Audio Visual Emotion Recognition using TDA

Overview

Audio Visual Emotion Recognition using TDA

RAVDESS database with two datasets analyzed: Video and Audio dataset:

Audio-Dataset: https://www.kaggle.com/uwrfkaggler/ravdess-emotional-speech-audio

Video-Dataset: https://zenodo.org/record/1188976#.X7yio2hKjIU

The Final Master project PDF document is available here.

Folder Video_Dataset:

Dataset used is available in this url https://zenodo.org/record/1188976#.X7yio2hKjIU The algorithm works in this order:

  1. delaunay_construction.m: The first step of the algorithm in order to build the Delaunay triangulation in every video associated from dataset, remind that we have videos of 24 people and for each person 60 videos associated to 8 emotions.
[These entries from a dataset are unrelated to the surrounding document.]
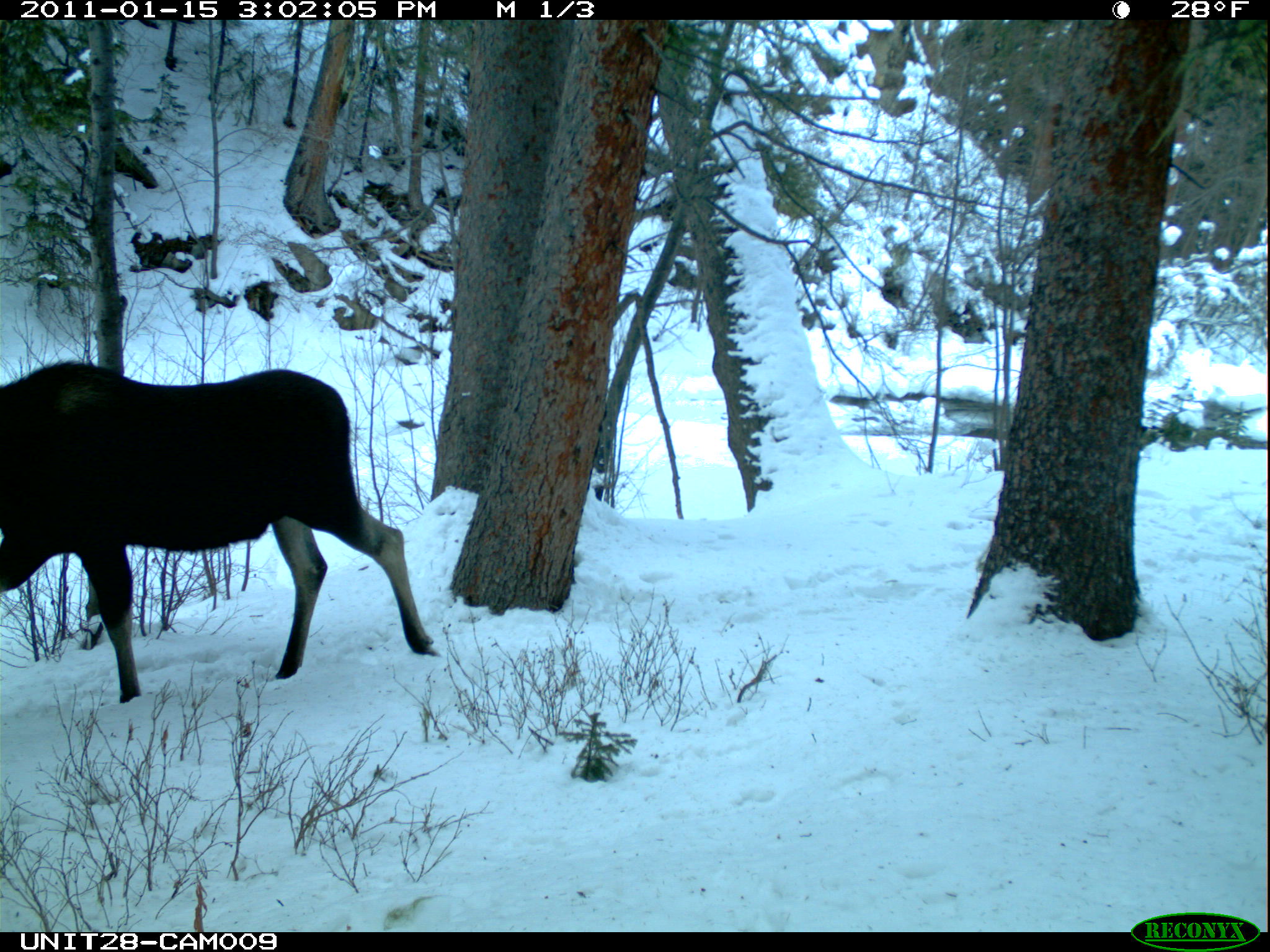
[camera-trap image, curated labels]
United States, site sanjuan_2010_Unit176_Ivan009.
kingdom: Animalia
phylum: Chordata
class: Mammalia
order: Artiodactyla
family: Cervidae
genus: Alces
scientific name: Alces alces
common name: moose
The first step is to defines the pathdata where it is the dataset address, that it is in format csv with the landmark point of the face. The coordinate of point X is is between position 2:297 and Y from 138:416 return the Delaunay_base, the struct that we will use in the code.
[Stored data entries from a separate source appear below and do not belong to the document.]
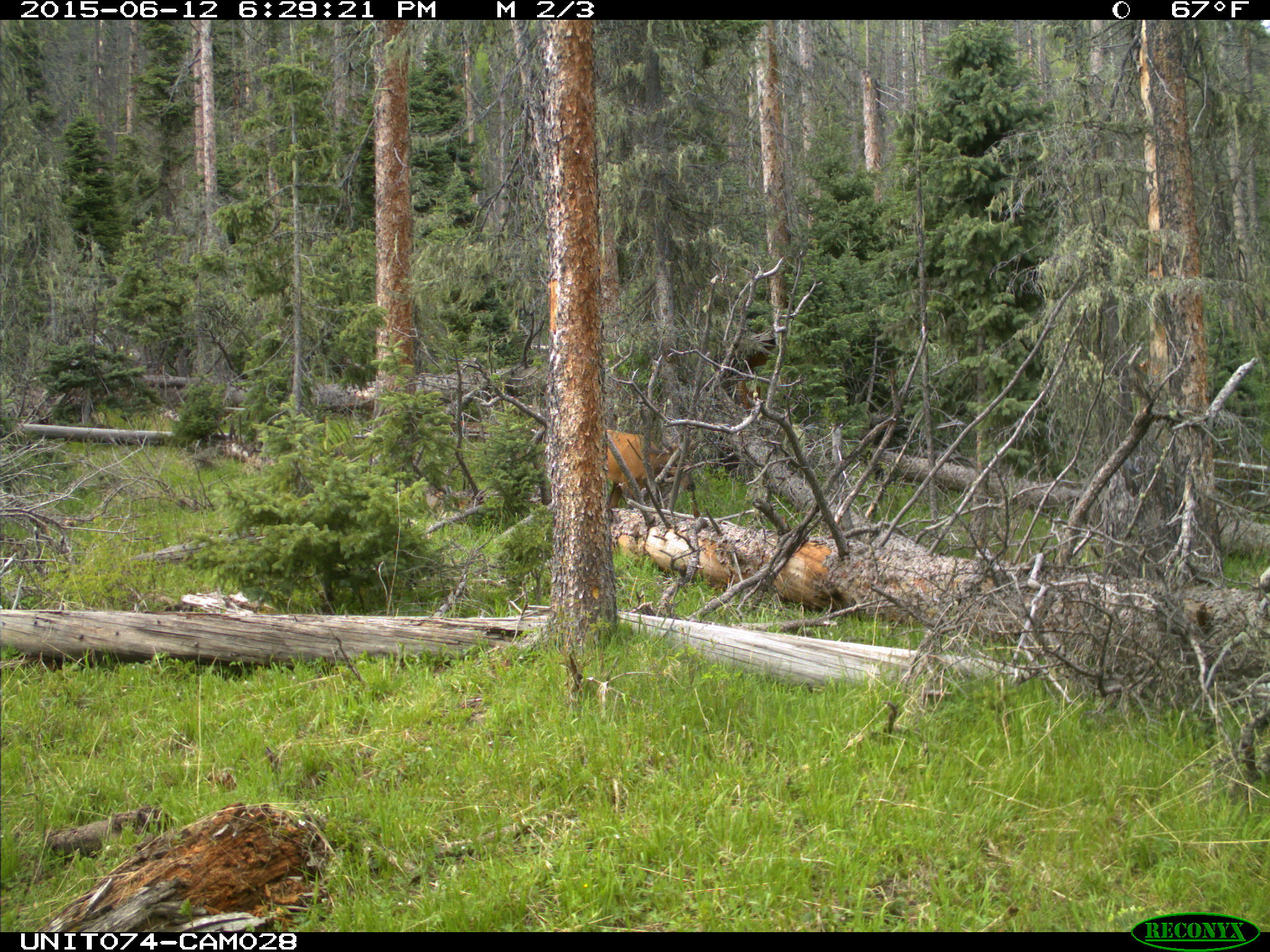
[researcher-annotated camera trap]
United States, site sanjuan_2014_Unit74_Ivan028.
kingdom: Animalia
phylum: Chordata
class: Mammalia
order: Artiodactyla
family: Cervidae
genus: Cervus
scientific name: Cervus elaphus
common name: red deer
  2. complex_filtration.m: After get the delaunay_construction, we apply complex_filtration(Delaunay). The input is the Delaunay triangulation, in this code we built the complexes using the triangulation, taking the edges which form the squares and used them to form the square in every frame. We are working with 9 frames and this function calls the filtration function. Then, this function the return the complex asociated to each video, and the index position where each 3-cell is formed in the complex

2.1. filtrations.m This function obtains 8 border simplicial complexes filtered, from 4 view directions, 2 by each direction.We applied a set of function in order to get the different complex, as you can see the funcion return Complex X in the direction of axis X, Complex X in direction of Y, Complex XY, Complex YX in diagonal direction and the same complex with the order inverted.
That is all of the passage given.